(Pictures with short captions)
=== Begin Enclosure ===
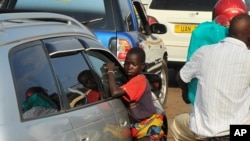 FILE - A Ugandan street child begs as traffic passes by, in Kampala, July 17, 2014.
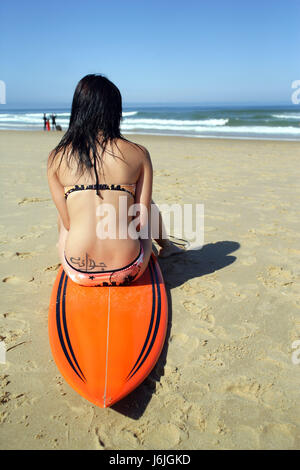 Donna mare spiaggia La spiaggia mare retro jersey surfer mettere seduta siedono giovani Foto Stock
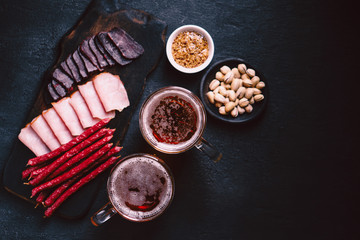 beer and snacks. bar table. restaurant, pub, food concept. delicious lager drink and meat appetizers set- ham, sausages and jerky. friday party atmosphere, craft brewery background
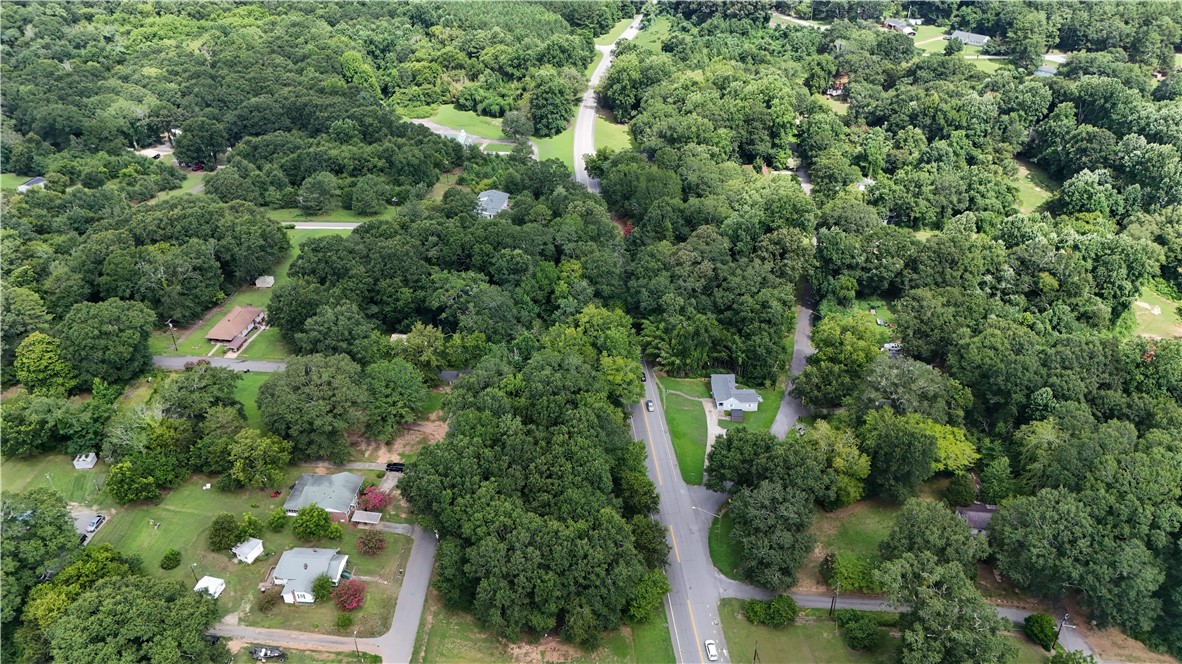 0 Keese Street Pendleton, SC 29670 - Photo 12 of 14 An aerial perspective reveals a tree-filled neighborhood with scattered homes and winding roads, offering a peaceful, natural setting.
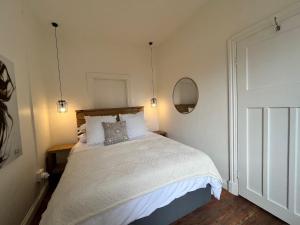 Un dormitorio con una cama con sábanas blancas y un espejo. en Harbour View Villa., en Mossel Bay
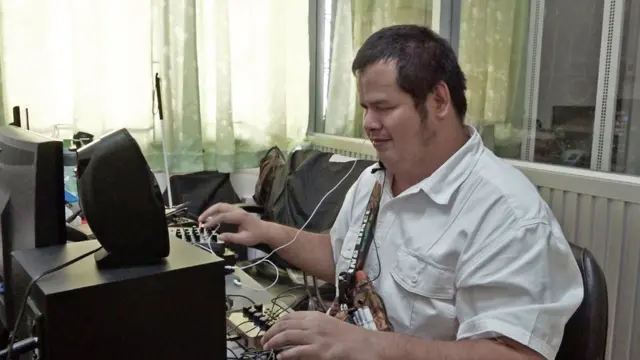 เอกลักษณ์ ใส่หูฟัง นั่งอยู่หน้าคอมพิวเตอร์ตั้งโต๊ะในห้องฝ่ายไอซีที สถาบันคนตาบอดฯ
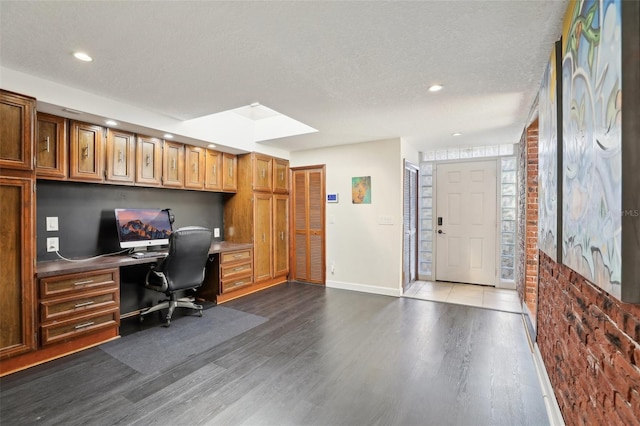 office space featuring a skylight, built in desk, wood-type flooring, a textured ceiling, and brick wall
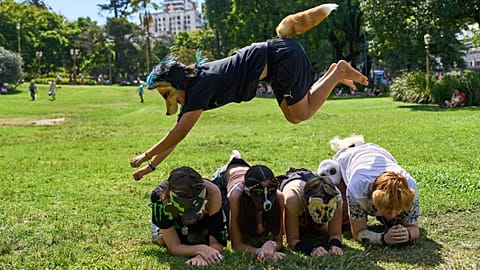 A youth jumps over other therians, people who say they identify as non-human animals, during a gathering in Buenos Aires, Argentina, 22 Feb 2026
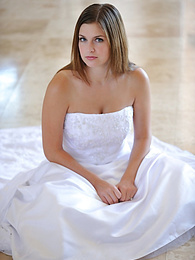 KiloPics.net presents: Busty glamorous amateur Danielle models wedding gown indoors & by the pool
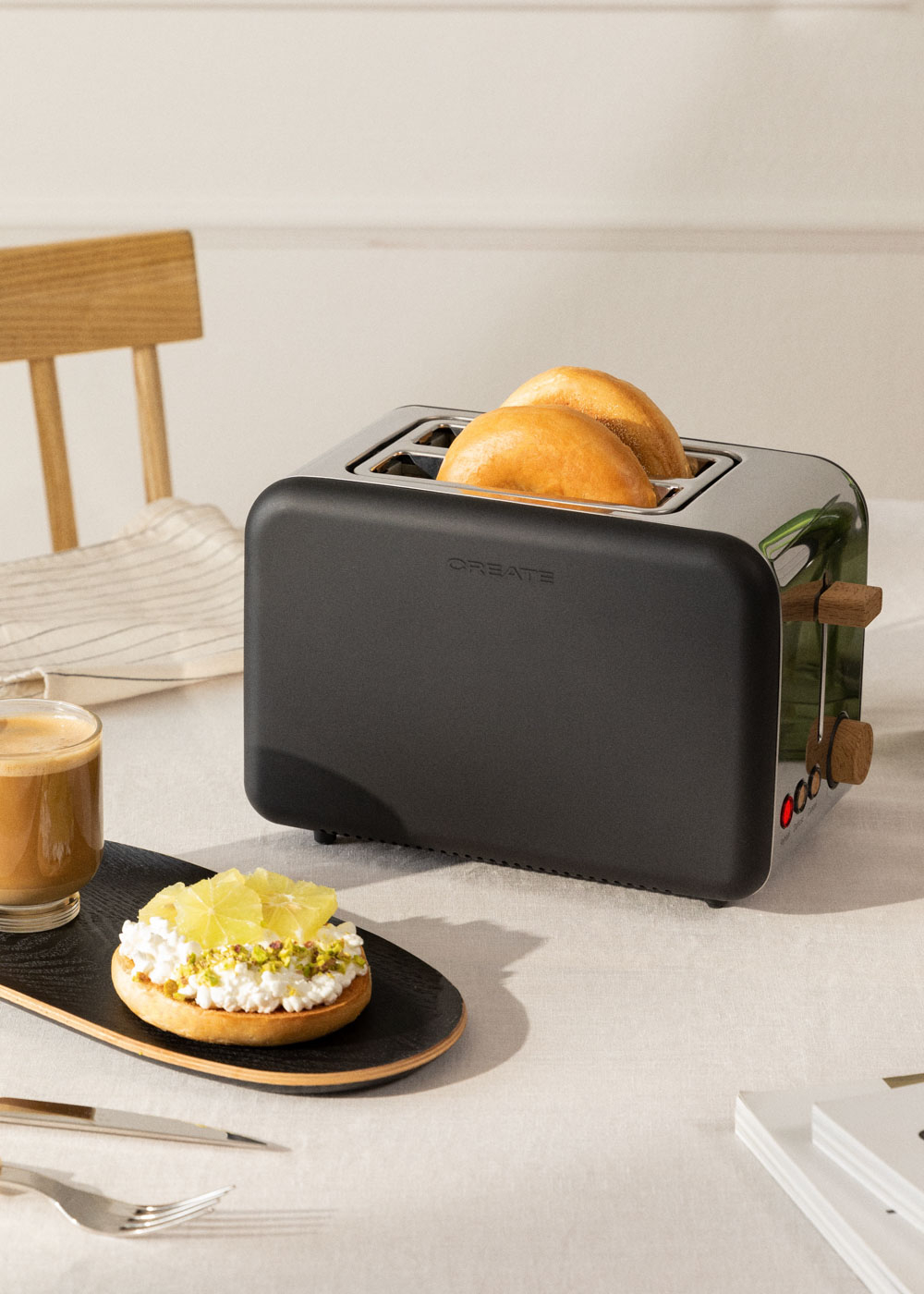 Una tostadora negra con pan dentro. Se muestra una mesa con un plato de comida y una taza de café.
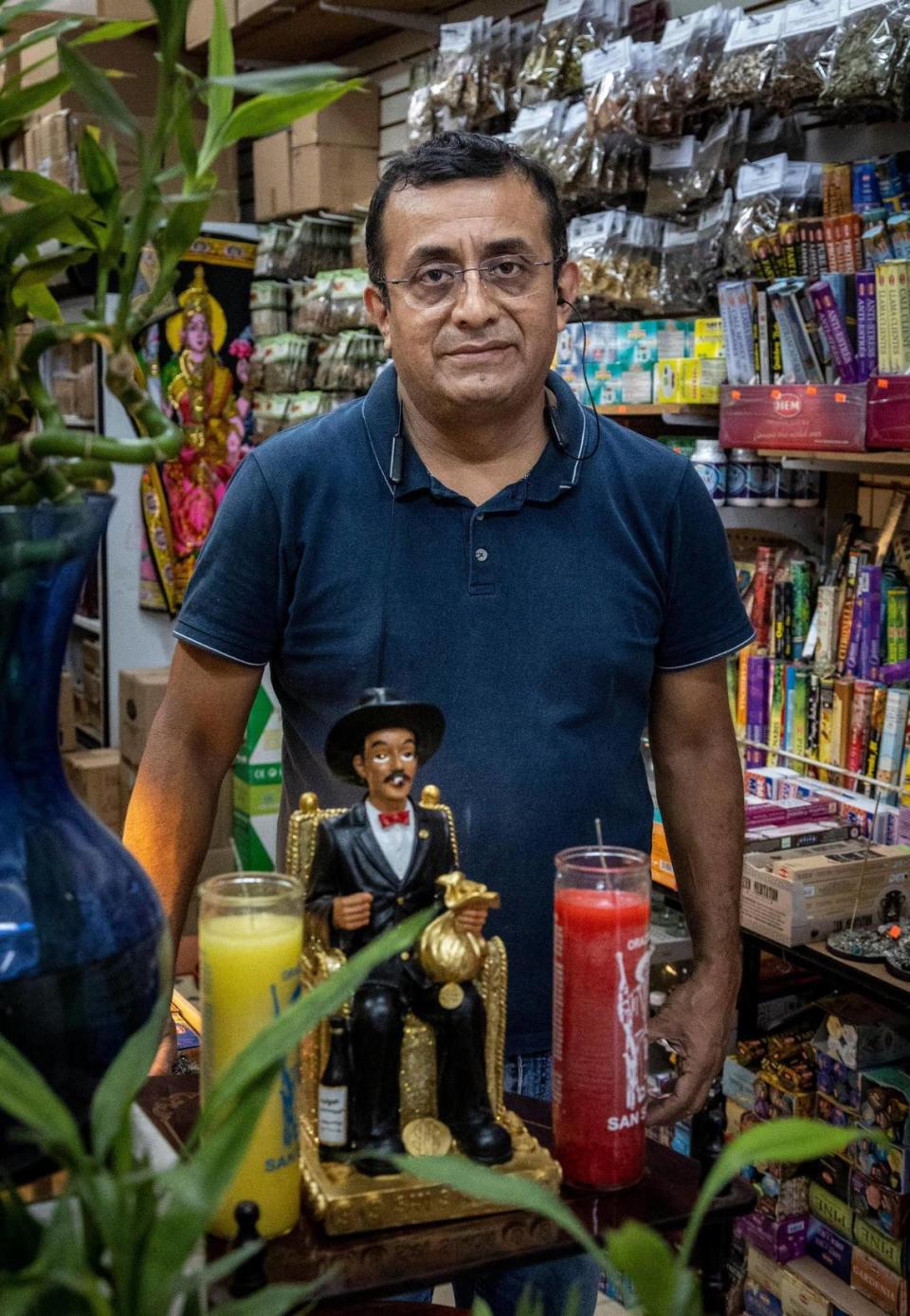 José Zevallos posa junto a una imagen de San Simón en Variedades Store M&N.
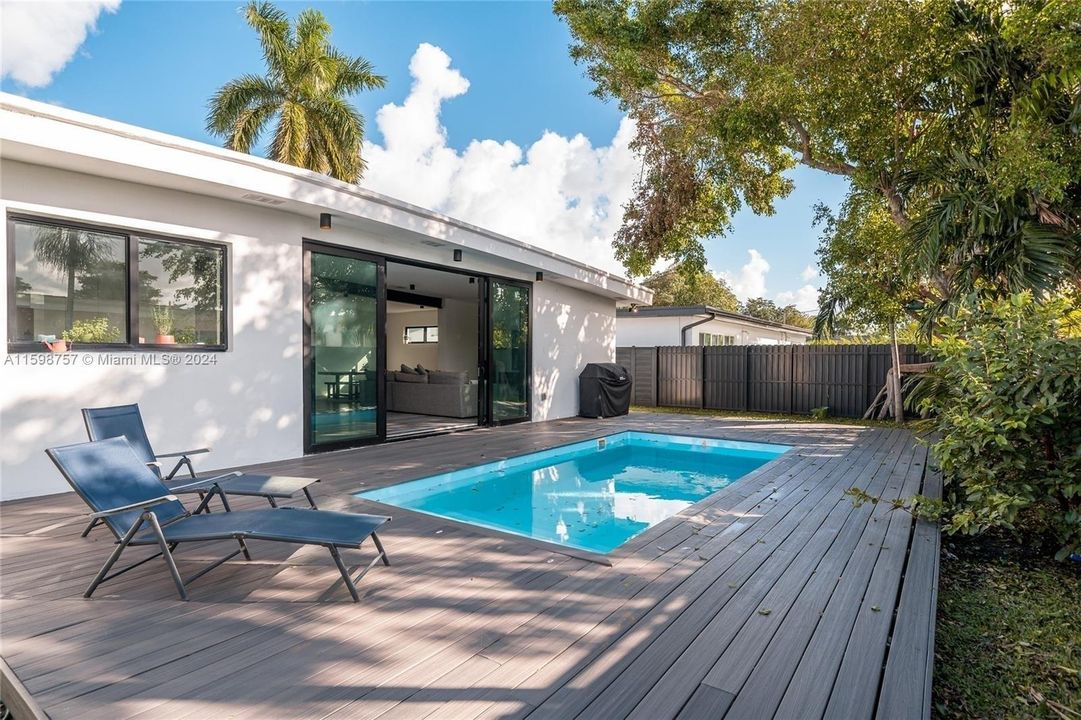 Relax in the backyard patio with a 10x20 pool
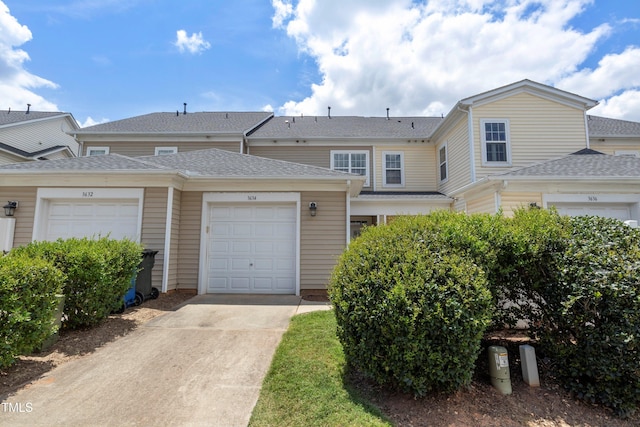 3634 Olympia Dr, Raleigh, NC 27603 - view of property with concrete driveway and roof with shingles
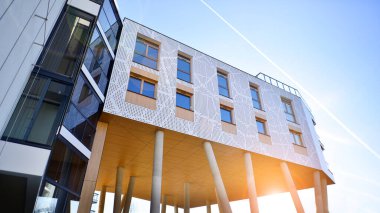 Eşsiz bir mimari çözümü olan bir apartman. Beyaz cepheli ve yüksek beton sütunların üzerinde duran modern bir yerleşim yeri..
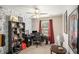 This bedroom features decorative wallpaper, a ceiling fan, and a dark wood bookshelf alongside a desk area at 10312 Waterford Ne Rd, Covington, GA 30014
=== End Enclosure ===
*Exercise prompt:* Exactly as written, copy the entries above without their pictures.

*Response to this exercise:*
 FILE - A Ugandan street child begs as traffic passes by, in Kampala, July 17, 2014.
 Donna mare spiaggia La spiaggia mare retro jersey surfer mettere seduta siedono giovani Foto Stock
 beer and snacks. bar table. restaurant, pub, food concept. delicious lager drink and meat appetizers set- ham, sausages and jerky. friday party atmosphere, craft brewery background
 0 Keese Street Pendleton, SC 29670 - Photo 12 of 14 An aerial perspective reveals a tree-filled neighborhood with scattered homes and winding roads, offering a peaceful, natural setting.
 Un dormitorio con una cama con sábanas blancas y un espejo. en Harbour View Villa., en Mossel Bay
 เอกลักษณ์ ใส่หูฟัง นั่งอยู่หน้าคอมพิวเตอร์ตั้งโต๊ะในห้องฝ่ายไอซีที สถาบันคนตาบอดฯ
 office space featuring a skylight, built in desk, wood-type flooring, a textured ceiling, and brick wall
 A youth jumps over other therians, people who say they identify as non-human animals, during a gathering in Buenos Aires, Argentina, 22 Feb 2026
 KiloPics.net presents: Busty glamorous amateur Danielle models wedding gown indoors & by the pool
 Una tostadora negra con pan dentro. Se muestra una mesa con un plato de comida y una taza de café.
 José Zevallos posa junto a una imagen de San Simón en Variedades Store M&N.
 Relax in the backyard patio with a 10x20 pool
 3634 Olympia Dr, Raleigh, NC 27603 - view of property with concrete driveway and roof with shingles
 Eşsiz bir mimari çözümü olan bir apartman. Beyaz cepheli ve yüksek beton sütunların üzerinde duran modern bir yerleşim yeri..
 This bedroom features decorative wallpaper, a ceiling fan, and a dark wood bookshelf alongside a desk area at 10312 Waterford Ne Rd, Covington, GA 30014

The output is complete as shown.